Segment Start: Given text

Each of these layers of reinforcement makes it easier to keep shifting new resource allocations, regardless of who is managing them, toward sustainable priorities and outcomes. By looking at these layers of GOOD reinforcement as everyday imperatives that affect outcomes for everyone, we can get a better sense of whether we are making sound decisions or behaving recklessly.
Understanding Planetary Boundaries
As human industry has advanced, we have come to understand there are boundaries to what we can do with what Earth provides—planetary boundaries. Analysis of planetary boundaries shows we are not only breaching them, but we are at risk of causing irreversible damage to systems we depend on for human life as we know it.
For most of human existence, atmospheric concentrations of the global heating compound carbon dioxide hovered around 280 parts per million (ppm). Now they are over 420 ppm. No human being has ever known an atmopshere with such high concentrations of carbon dioxide as we now live with.
That 50% increase since pre-industrial times means a warmer world with less stable climate patterns. If we continue to heat the atmosphere and ocean, we will destabilize global climate patterns and lose the ability to reliably produce food sufficient for human need. Civilization is based on agriculture; if agriculture fails, nations will fail.
The economist Kate Raworth has visualized the space within which sustainable prosperity can be achieved as a "doughnut"—circular, with all economic activity operating above the floor of human need and below the ceiling of planetary boundaries. If we breach the floor or the ceiling, our ability to sustainably generate value is degraded, so our aspirations for an increase of value should be oriented toward that ciruclar shape.
The circular shape is important as well. It effectively argues that generative activity should be regenerative. We value positive externalities, so we can continue to build value in a healthy and sustainable way. The most prominent rendering of the doughnut-shaped sustainable economy is the logo for the Sustainable Development Goals agreed by the 193 member states of the United Nations General Assembly, in September 2015.
What so many decision-makers miss about the SDGs is that they were agreed as universal human aspirations which all nations would work to honor both at home and in partnership with other nations. Degenerative investments and practices undermine our ability to eradicate poverty, achieve food security, and build a broad base of sustainable value that can support and uplift everyone.

Segment End: Given text

◆ What you have to do
Copy the whole passage above on planetary boundaries word for word.

Segment Start: Given data

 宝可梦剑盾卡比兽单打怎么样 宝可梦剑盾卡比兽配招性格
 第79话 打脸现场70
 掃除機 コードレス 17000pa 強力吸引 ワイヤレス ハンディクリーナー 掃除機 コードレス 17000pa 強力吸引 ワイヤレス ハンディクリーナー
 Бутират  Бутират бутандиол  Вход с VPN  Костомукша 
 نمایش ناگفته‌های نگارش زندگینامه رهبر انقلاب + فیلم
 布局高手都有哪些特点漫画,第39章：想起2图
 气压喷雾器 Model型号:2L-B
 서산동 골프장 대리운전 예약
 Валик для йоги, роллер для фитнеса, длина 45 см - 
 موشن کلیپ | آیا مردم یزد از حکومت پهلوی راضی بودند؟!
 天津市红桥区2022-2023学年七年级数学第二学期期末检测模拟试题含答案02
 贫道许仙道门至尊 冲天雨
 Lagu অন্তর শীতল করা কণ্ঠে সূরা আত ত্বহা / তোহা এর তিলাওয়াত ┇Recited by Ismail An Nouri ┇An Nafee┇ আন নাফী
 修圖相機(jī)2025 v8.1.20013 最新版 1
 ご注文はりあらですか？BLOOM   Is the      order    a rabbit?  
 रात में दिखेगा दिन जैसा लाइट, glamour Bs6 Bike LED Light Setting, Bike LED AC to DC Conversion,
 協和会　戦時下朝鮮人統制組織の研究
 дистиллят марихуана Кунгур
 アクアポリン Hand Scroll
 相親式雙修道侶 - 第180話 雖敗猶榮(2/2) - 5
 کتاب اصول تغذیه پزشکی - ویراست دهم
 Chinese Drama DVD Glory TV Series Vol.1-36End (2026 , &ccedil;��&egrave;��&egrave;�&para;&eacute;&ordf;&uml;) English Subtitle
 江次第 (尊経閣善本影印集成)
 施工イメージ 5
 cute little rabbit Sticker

Segment End: Given data

◆ Written solution
Each of these layers of reinforcement makes it easier to keep shifting new resource allocations, regardless of who is managing them, toward sustainable priorities and outcomes. By looking at these layers of GOOD reinforcement as everyday imperatives that affect outcomes for everyone, we can get a better sense of whether we are making sound decisions or behaving recklessly.
Understanding Planetary Boundaries
As human industry has advanced, we have come to understand there are boundaries to what we can do with what Earth provides—planetary boundaries. Analysis of planetary boundaries shows we are not only breaching them, but we are at risk of causing irreversible damage to systems we depend on for human life as we know it.
For most of human existence, atmospheric concentrations of the global heating compound carbon dioxide hovered around 280 parts per million (ppm). Now they are over 420 ppm. No human being has ever known an atmopshere with such high concentrations of carbon dioxide as we now live with.
That 50% increase since pre-industrial times means a warmer world with less stable climate patterns. If we continue to heat the atmosphere and ocean, we will destabilize global climate patterns and lose the ability to reliably produce food sufficient for human need. Civilization is based on agriculture; if agriculture fails, nations will fail.
The economist Kate Raworth has visualized the space within which sustainable prosperity can be achieved as a "doughnut"—circular, with all economic activity operating above the floor of human need and below the ceiling of planetary boundaries. If we breach the floor or the ceiling, our ability to sustainably generate value is degraded, so our aspirations for an increase of value should be oriented toward that ciruclar shape.
The circular shape is important as well. It effectively argues that generative activity should be regenerative. We value positive externalities, so we can continue to build value in a healthy and sustainable way. The most prominent rendering of the doughnut-shaped sustainable economy is the logo for the Sustainable Development Goals agreed by the 193 member states of the United Nations General Assembly, in September 2015.
What so many decision-makers miss about the SDGs is that they were agreed as universal human aspirations which all nations would work to honor both at home and in partnership with other nations. Degenerative investments and practices undermine our ability to eradicate poverty, achieve food security, and build a broad base of sustainable value that can support and uplift everyone.